Георгий Иванович показал из-под полы горлышко бутылки.
— Это что? Керосин? — спросил один насмешливо.
— Сам ты «керосин». Портвейный — не видишь, что ли?
— Давай сюда, — обрадовались парни.
Тот, который был повыше, сноровисто выбил пробку ударом о ладонь. По очереди хлебая из горлышка, выпили.
— Однако, пить горазды, — удивился Георгий Иванович.
— Учись, отец… Ну, будь здоров.
— А деньги? — напомнил Георгий Иванович, и сердце нехорошо забилось в предчувствии недоброго.
— И верно… Деньги-то… Степка, расплатись!
Длинный порылся в карманах, вытащил два измятых рубля и несколько монет.
— Держи, дед.
— Хватит шутить-то, — пролепетал Георгий Иванович. — Вы давайте настоящую цену.
— А сколько ты просишь?
— Не дороже, чем люди. Нынче бутылка красной — триста…
— Копеек?
— Пошто копеек — рублей. По нонешним ценам…
— Фюить! — присвистнул тот, который был пониже. — А за спекуляцию ты, дед, еще не сидел?
— Держи вот два сорок… Руки в ноги и двигай, пока в милицию не угодил… Понял?
— Ребята, — взмолился Георгий Иванович. — Я же пимы хотел купить. Посмотрите, в чем я…
— Берешь или нет? По государственной цене?
— Чтоб вам подавиться этим вином, — плюнул старик и пошел прочь.
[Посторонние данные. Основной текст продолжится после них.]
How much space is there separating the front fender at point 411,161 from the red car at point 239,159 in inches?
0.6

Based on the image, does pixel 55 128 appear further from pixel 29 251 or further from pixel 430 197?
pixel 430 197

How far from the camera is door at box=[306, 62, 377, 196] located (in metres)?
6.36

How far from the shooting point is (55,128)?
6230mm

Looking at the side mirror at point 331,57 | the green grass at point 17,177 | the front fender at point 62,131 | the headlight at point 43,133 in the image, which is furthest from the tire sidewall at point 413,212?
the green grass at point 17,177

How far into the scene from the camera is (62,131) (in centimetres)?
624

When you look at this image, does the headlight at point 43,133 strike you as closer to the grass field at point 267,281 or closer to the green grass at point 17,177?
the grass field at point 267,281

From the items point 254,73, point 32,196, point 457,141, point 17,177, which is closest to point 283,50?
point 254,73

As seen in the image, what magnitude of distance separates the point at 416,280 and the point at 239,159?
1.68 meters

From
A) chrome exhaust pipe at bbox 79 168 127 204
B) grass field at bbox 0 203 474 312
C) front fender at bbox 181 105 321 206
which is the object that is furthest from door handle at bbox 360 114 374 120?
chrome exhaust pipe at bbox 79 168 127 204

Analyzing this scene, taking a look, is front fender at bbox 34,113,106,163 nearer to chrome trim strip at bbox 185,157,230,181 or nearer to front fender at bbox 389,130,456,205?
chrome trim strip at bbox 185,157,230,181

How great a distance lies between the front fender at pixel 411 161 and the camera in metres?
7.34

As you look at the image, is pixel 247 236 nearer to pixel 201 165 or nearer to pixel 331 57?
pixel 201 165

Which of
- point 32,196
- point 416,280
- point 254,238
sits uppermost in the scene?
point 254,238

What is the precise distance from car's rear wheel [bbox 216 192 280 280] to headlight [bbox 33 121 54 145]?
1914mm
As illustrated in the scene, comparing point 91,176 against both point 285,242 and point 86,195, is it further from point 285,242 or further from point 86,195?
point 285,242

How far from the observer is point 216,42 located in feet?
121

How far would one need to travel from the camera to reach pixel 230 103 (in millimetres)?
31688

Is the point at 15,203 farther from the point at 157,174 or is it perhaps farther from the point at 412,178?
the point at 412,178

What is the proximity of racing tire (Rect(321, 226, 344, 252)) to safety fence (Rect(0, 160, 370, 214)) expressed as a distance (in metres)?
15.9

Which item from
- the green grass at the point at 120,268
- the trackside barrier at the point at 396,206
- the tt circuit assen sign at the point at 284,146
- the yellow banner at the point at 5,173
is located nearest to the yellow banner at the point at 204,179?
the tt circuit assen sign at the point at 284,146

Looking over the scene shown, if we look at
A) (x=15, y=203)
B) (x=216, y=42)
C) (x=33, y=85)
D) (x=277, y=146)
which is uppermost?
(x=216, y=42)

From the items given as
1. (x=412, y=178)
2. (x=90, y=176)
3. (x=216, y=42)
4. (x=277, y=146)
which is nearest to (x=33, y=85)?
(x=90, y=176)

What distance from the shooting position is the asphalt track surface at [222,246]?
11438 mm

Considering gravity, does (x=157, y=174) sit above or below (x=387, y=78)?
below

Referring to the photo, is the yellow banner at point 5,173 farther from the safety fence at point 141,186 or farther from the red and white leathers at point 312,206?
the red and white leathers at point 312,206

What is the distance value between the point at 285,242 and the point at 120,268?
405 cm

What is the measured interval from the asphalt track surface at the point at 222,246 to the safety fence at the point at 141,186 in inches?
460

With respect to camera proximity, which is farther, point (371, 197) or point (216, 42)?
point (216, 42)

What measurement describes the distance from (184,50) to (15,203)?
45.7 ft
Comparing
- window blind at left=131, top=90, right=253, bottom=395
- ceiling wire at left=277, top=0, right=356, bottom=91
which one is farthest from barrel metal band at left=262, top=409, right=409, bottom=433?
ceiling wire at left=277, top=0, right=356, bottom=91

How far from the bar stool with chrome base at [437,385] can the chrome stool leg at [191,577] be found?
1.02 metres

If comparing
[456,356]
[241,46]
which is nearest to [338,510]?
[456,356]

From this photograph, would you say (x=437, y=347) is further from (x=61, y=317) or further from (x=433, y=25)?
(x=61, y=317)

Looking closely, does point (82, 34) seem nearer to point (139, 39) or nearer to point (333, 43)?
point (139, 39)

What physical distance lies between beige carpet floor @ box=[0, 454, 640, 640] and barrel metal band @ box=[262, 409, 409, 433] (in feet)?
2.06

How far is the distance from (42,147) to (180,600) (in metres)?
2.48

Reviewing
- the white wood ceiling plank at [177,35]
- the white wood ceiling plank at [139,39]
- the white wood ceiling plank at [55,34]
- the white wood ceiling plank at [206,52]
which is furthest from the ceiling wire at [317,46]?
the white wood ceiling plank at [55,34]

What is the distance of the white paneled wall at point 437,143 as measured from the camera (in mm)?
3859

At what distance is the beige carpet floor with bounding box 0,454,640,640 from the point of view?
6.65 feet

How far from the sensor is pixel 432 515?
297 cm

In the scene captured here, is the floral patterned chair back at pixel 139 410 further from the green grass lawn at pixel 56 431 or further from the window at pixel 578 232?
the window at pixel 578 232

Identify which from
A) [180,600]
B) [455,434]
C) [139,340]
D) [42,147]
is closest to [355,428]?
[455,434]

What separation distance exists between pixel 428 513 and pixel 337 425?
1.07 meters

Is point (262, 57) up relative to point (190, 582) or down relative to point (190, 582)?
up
В спину ему полетела пустая бутылка.
— Подбери посуду-то свою. Сдашь — на магарыч хватит…
Георгий Иванович бутылку, конечно, поднимать не стал, но обернулся и сказал то, что говорил, должно быть, лет пятьдесят тому назад:
— Ничего… Еще встретимся.
Закончив рассказ, попросил:
— Только Аграфене — ни-ни. Засмеет, язви ее.
Первый и последний раз я видел Георгия Ивановича всерьез расстроенным — он хмурился, часто вздыхал и задумчиво крутил свои рыжие усы.
О бутылке портвейна Аграфена Ивановна вспомнила только перед новым годом. Стала искать везде. Даже лазила под кровать.
— Как провалилась, окаянная.
— Не ищи, — тихо и виновато проговорил Георгий Иванович.
— Ты прибрал?
— Прибрал…
Георгий Иванович похлопал себя по животу. Старуха не поверила.
— Что-то я тебя пьяным не видела.
— А я выпил и не заметил. Вино-то интеллигентное. Это тебе не самогон.
— С кем пил-то?
— В одиночестве. В таких делах товарищ — только помеха…
— Брешешь ты все.
Аграфена Ивановна поворчала и умолкла. Георгий Иванович заговорщицки подмигнул мне: «Обвели мы старую вокруг пальца».
8
Ольга, Ольга… Я думал, что пройдет, но это не прошло. Теперь, когда жизнь почти прожита, я пытаюсь понять себя тогдашнего — почему именно Ольга? До сих пор это остается для меня тайной. А может быть, и хорошо, что тайной? Как скучно бы жилось, если бы на свете не было тайн…
Стоял теплый вечер. На землю спускался редкий снежок. После работы я отправился искать дом на Спортивной. Хотел расспросить Морячка, как его найти, но затем решил, что найду сам. Долго плутал в полутьме, пока наткнулся на пеньки от спиленных ворот. Потом уже узнал и дом с покосившимися ставнями первого этажа. Узнал в глубине двора и старинный сарай с зарешеченным сенником. Поднялся по обледеневшей скользкой лестнице, где надо было держаться левой стороны. Постучал в дверь, обитую чем-то мягким.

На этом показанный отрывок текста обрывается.